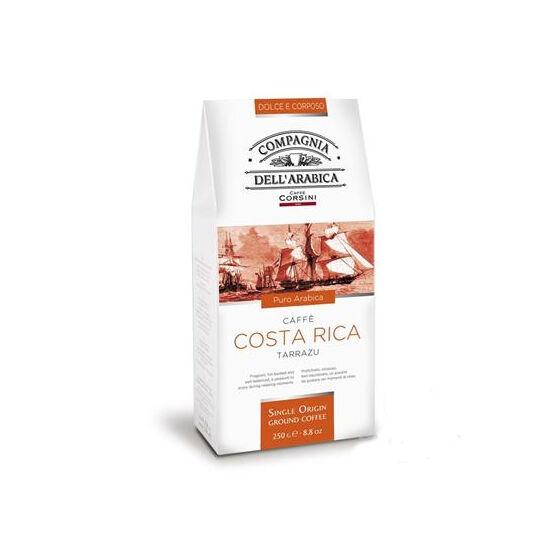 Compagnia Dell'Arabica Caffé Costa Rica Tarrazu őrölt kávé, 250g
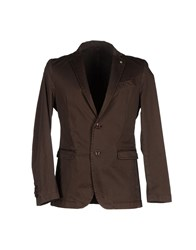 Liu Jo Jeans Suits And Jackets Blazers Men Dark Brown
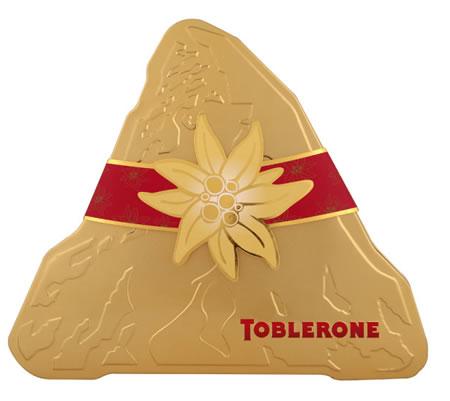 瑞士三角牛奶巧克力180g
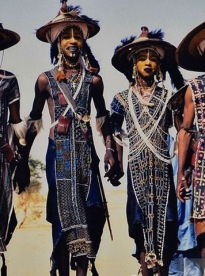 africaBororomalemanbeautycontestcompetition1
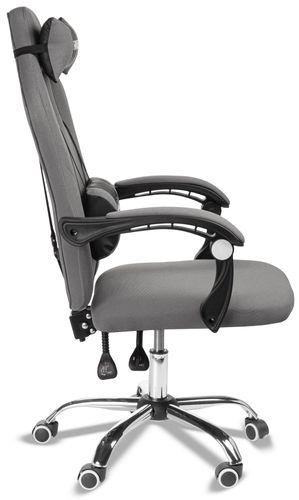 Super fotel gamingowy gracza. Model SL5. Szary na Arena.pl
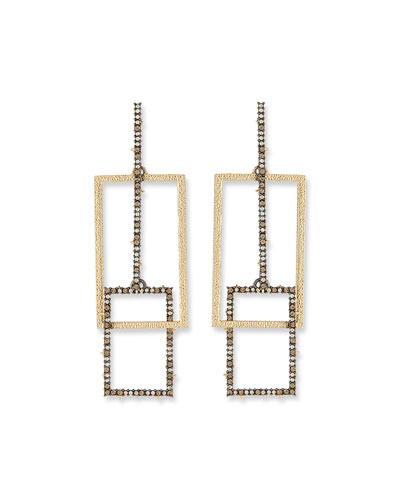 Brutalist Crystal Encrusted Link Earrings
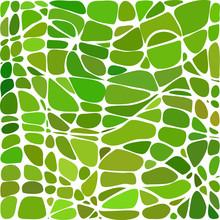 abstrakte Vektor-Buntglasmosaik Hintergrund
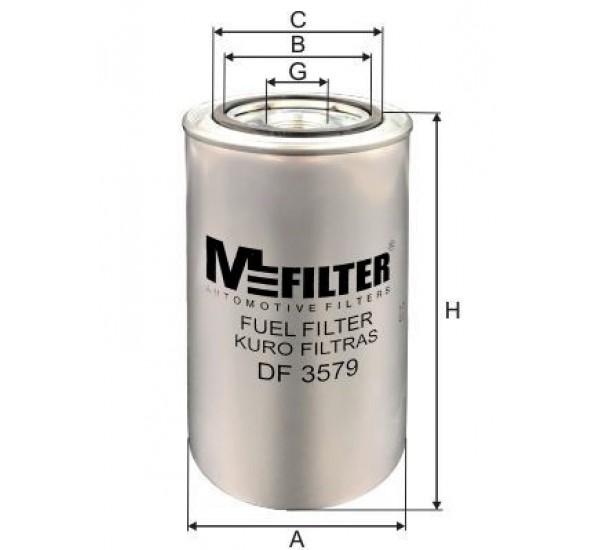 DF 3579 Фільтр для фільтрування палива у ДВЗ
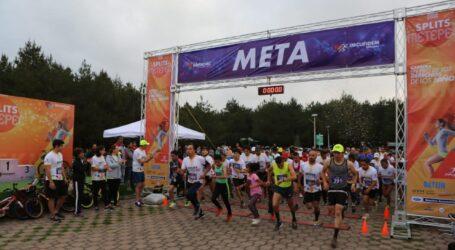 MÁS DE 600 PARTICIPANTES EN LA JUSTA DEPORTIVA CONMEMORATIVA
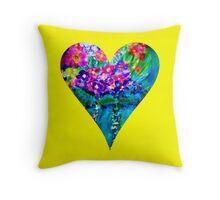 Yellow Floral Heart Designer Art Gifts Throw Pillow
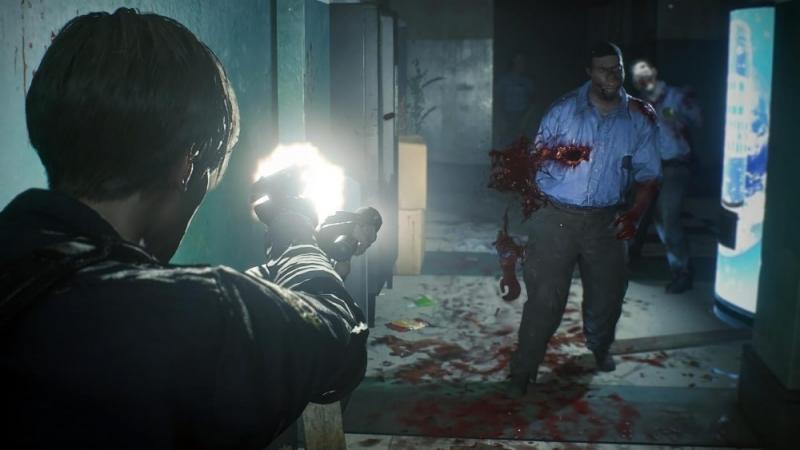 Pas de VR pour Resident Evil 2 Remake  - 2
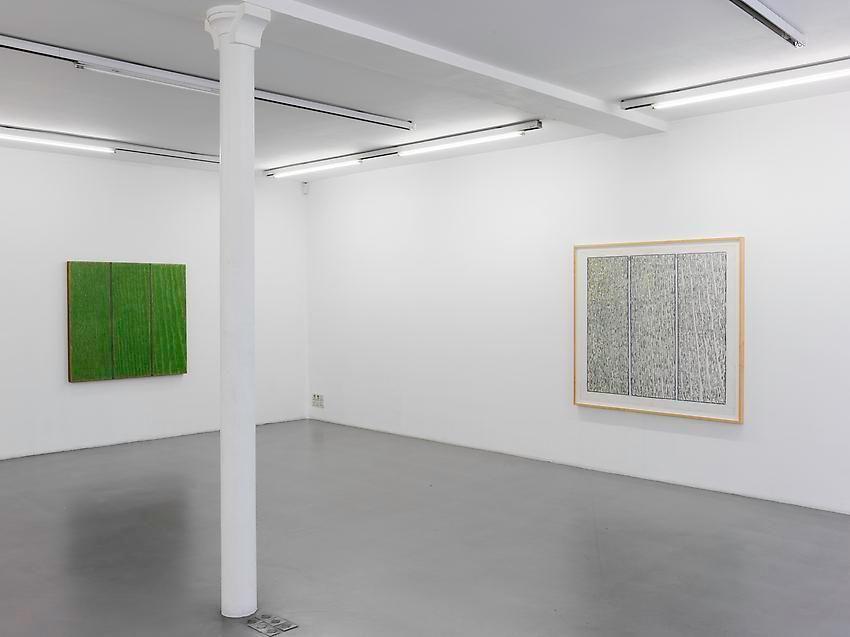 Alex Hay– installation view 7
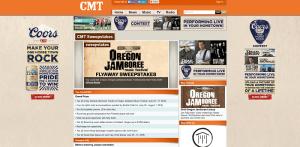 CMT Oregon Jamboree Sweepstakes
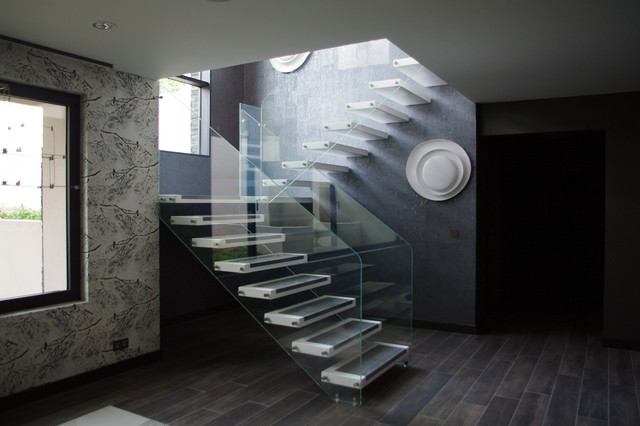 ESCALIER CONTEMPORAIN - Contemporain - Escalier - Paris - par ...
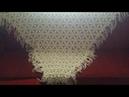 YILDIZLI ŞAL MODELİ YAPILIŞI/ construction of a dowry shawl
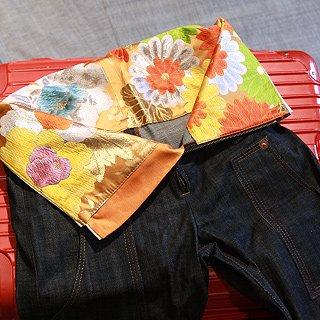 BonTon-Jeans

· · · · ·

### PROBLEM TO SOLVE
Give every entry back unchanged, with no pictures.

### YOUR SOLUTION
 Compagnia Dell'Arabica Caffé Costa Rica Tarrazu őrölt kávé, 250g
 Liu Jo Jeans Suits And Jackets Blazers Men Dark Brown
 瑞士三角牛奶巧克力180g
 africaBororomalemanbeautycontestcompetition1
 Super fotel gamingowy gracza. Model SL5. Szary na Arena.pl
 Brutalist Crystal Encrusted Link Earrings
 abstrakte Vektor-Buntglasmosaik Hintergrund
 DF 3579 Фільтр для фільтрування палива у ДВЗ
 MÁS DE 600 PARTICIPANTES EN LA JUSTA DEPORTIVA CONMEMORATIVA
 Yellow Floral Heart Designer Art Gifts Throw Pillow
 Pas de VR pour Resident Evil 2 Remake  - 2
 Alex Hay– installation view 7
 CMT Oregon Jamboree Sweepstakes
 ESCALIER CONTEMPORAIN - Contemporain - Escalier - Paris - par ...
 YILDIZLI ŞAL MODELİ YAPILIŞI/ construction of a dowry shawl
 BonTon-Jeans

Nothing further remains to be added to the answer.